So these two calls are equivalent:
res0 = sdata.aggregate(values="nucleus_boundaries", by="hexagonal_grid", value_key="Acta2")
from spatialdata import aggregate
res1 = aggregate(
values_sdata=sdata, by_sdata=sdata, values="nucleus_boundaries", by="hexagonal_grid", value_key="Acta2"
)
from spatialdata.testing import assert_spatial_data_objects_are_identical
assert_spatial_data_objects_are_identical(res0, res1)

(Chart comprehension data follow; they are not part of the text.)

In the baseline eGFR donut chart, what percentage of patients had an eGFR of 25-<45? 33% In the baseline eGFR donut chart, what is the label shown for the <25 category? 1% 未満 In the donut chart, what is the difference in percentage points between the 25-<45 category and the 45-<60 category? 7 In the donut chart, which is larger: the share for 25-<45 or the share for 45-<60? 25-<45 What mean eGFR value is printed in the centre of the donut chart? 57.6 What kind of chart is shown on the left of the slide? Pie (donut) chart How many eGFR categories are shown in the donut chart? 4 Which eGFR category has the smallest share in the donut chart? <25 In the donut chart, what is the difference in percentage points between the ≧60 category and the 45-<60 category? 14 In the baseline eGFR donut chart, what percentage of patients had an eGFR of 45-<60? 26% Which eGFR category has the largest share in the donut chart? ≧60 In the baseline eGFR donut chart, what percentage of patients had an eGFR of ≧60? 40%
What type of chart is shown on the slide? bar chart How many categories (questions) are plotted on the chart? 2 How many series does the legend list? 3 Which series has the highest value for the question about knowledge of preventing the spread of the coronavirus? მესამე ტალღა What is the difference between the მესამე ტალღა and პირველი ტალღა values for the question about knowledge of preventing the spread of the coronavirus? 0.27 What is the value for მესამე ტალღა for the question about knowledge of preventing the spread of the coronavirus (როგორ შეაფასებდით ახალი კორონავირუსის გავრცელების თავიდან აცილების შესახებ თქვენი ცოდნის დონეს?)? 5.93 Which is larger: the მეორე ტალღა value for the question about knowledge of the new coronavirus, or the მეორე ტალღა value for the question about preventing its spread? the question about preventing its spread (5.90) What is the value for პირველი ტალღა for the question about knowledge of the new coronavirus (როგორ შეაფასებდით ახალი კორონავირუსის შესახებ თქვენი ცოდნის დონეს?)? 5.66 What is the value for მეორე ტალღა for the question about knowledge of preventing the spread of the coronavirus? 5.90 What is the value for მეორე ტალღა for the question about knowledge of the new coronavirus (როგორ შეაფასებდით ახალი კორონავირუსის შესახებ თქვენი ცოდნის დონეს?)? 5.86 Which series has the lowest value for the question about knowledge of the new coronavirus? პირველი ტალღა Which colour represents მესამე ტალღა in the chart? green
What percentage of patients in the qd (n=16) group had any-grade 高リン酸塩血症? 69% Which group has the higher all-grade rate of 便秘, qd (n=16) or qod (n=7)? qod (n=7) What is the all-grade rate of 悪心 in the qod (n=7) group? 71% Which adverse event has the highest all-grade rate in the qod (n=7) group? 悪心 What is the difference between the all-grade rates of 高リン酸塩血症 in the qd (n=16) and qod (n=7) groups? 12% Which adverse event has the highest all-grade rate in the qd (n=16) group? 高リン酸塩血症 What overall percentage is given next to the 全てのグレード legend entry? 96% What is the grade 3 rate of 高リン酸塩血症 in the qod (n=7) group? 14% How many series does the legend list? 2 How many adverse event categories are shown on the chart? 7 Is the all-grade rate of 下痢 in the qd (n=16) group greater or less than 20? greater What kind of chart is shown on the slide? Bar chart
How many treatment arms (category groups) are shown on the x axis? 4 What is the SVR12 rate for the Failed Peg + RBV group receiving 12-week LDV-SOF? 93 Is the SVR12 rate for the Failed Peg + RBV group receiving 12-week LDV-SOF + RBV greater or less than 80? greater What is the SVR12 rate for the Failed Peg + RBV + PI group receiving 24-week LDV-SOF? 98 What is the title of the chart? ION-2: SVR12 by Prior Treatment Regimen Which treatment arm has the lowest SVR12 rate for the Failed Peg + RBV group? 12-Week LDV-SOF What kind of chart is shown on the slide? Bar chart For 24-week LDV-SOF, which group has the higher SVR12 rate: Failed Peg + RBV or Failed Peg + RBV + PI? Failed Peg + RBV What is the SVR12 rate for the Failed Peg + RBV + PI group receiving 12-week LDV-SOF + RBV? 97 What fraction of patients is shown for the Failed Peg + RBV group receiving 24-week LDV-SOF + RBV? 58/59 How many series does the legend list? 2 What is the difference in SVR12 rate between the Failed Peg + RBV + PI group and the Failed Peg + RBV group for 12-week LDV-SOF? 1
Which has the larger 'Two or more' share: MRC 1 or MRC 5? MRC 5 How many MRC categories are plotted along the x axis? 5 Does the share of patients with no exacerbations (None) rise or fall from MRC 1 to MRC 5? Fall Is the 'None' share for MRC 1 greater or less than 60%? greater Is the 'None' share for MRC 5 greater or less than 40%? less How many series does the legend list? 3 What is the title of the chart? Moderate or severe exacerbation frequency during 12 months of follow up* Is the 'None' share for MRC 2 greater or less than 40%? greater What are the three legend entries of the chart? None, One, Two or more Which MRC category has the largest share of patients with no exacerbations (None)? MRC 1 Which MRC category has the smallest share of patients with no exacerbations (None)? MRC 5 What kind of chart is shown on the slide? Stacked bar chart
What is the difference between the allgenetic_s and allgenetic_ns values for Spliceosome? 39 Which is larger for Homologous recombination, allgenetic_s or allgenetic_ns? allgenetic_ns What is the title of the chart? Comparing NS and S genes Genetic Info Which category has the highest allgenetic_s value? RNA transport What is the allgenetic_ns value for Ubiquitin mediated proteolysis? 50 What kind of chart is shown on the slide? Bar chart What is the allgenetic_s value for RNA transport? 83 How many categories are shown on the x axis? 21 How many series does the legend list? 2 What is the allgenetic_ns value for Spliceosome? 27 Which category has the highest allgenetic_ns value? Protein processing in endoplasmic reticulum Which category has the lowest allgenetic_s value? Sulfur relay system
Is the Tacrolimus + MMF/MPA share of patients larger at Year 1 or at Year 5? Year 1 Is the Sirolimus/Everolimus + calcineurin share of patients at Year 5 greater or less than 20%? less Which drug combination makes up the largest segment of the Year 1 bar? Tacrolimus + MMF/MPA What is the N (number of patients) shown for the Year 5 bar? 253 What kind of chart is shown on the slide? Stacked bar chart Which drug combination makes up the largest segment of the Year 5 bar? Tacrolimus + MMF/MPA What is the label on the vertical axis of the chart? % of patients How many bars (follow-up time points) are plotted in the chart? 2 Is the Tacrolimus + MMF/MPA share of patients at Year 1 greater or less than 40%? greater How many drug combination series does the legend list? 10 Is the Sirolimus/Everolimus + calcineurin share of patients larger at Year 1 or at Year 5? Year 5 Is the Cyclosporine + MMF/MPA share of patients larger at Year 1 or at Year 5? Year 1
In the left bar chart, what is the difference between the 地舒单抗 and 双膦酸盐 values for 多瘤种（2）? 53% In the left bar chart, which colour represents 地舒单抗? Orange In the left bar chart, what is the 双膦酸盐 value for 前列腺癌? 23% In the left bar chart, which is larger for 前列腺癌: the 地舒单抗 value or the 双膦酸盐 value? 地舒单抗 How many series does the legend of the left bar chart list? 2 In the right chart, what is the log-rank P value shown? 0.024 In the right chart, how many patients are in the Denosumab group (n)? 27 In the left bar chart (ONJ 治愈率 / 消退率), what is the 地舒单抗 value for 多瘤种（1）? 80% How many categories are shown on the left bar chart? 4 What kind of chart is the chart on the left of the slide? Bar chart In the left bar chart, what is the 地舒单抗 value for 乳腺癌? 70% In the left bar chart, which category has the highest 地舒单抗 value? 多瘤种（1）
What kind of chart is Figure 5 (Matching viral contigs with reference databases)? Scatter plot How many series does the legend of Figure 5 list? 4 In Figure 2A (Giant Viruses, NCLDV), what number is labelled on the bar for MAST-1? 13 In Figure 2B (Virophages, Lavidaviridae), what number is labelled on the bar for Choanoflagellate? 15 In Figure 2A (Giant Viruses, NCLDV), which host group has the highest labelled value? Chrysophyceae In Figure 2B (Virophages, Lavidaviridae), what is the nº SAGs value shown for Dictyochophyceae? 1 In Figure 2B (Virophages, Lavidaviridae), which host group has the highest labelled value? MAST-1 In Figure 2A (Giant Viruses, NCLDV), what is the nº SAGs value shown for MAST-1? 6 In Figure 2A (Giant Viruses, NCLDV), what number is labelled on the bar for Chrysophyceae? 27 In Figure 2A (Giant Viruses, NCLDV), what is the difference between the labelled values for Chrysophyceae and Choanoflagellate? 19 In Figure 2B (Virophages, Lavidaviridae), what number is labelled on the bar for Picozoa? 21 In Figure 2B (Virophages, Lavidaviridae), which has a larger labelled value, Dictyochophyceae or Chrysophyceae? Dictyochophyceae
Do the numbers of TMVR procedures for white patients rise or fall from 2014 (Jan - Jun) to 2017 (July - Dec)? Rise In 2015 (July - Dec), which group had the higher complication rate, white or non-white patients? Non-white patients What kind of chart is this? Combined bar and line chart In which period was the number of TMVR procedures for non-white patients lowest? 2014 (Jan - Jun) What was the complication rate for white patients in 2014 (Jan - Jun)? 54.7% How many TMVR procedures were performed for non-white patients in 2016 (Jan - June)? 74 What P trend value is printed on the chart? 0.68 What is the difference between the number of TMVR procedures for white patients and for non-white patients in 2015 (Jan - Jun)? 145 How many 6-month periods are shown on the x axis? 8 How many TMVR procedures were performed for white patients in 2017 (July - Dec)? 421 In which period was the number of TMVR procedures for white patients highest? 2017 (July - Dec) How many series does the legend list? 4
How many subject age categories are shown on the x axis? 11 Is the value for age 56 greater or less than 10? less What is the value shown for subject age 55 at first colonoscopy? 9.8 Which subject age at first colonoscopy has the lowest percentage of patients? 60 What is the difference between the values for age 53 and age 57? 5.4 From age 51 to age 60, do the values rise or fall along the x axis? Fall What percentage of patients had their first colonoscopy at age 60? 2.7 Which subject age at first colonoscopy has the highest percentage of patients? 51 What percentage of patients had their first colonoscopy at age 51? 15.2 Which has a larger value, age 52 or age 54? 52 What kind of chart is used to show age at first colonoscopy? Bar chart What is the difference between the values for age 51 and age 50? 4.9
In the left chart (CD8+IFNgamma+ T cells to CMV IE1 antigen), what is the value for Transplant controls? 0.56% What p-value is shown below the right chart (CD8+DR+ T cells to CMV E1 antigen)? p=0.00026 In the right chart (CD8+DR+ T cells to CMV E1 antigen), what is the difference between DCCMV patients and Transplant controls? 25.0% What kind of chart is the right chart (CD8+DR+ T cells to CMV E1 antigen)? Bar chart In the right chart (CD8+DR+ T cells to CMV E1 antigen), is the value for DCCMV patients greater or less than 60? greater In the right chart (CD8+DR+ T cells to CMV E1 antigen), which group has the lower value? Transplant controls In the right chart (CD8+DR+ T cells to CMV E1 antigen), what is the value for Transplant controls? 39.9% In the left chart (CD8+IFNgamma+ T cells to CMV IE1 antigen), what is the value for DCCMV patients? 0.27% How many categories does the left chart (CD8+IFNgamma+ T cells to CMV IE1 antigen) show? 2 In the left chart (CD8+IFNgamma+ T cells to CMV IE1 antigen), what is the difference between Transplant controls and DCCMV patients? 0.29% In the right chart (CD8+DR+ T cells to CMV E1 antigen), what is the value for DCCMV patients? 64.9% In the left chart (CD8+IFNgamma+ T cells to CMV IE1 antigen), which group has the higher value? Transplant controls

One can also directly pass to values or by a SpatialElement. So also this is an equivalent call, except for the fact that now the string hexagonal_grid is never passed to aggregate(), so a default name for the name of the resulting SpatialElement will be used.
res2 = aggregate(
values_sdata=sdata,
values="nucleus_boundaries",
by=sdata["hexagonal_grid"],
value_key="Acta2",
)
res2
SpatialData object
├── Shapes
│ └── 'by': GeoDataFrame shape: (400, 1) (2D shapes)
└── Tables
└── 'table': AnnData (400, 1)
with coordinate systems:
▸ 'global', with elements:
by (Shapes)
from anndata.tests.helpers import assert_equal
assert_equal(res0["table"].X, res2["table"].X)
res0["table"].obs
| instance_id | region | |
|---|---|---|
| 0 | 0 | hexagonal_grid |
| 1 | 1 | hexagonal_grid |
| 2 | 2 | hexagonal_grid |
| 3 | 3 | hexagonal_grid |
| 4 | 4 | hexagonal_grid |
| ... | ... | ... |
| 395 | 395 | hexagonal_grid |
| 396 | 396 | hexagonal_grid |
| 397 | 397 | hexagonal_grid |
| 398 | 398 | hexagonal_grid |
| 399 | 399 | hexagonal_grid |
400 rows × 2 columns
res2["table"].obs
| instance_id | region | |
|---|---|---|
| 0 | 0 | by |
| 1 | 1 | by |
| 2 | 2 | by |
| 3 | 3 | by |
| 4 | 4 | by |
| ... | ... | ... |
| 395 | 395 | by |
| 396 | 396 | by |
| 397 | 397 | by |
| 398 | 398 | by |
| 399 | 399 | by |
400 rows × 2 columns
To conclude, the notebook covers the main anspect of the aggregation operation. Please refer to the API documentation for a complete technical description of all the parameters.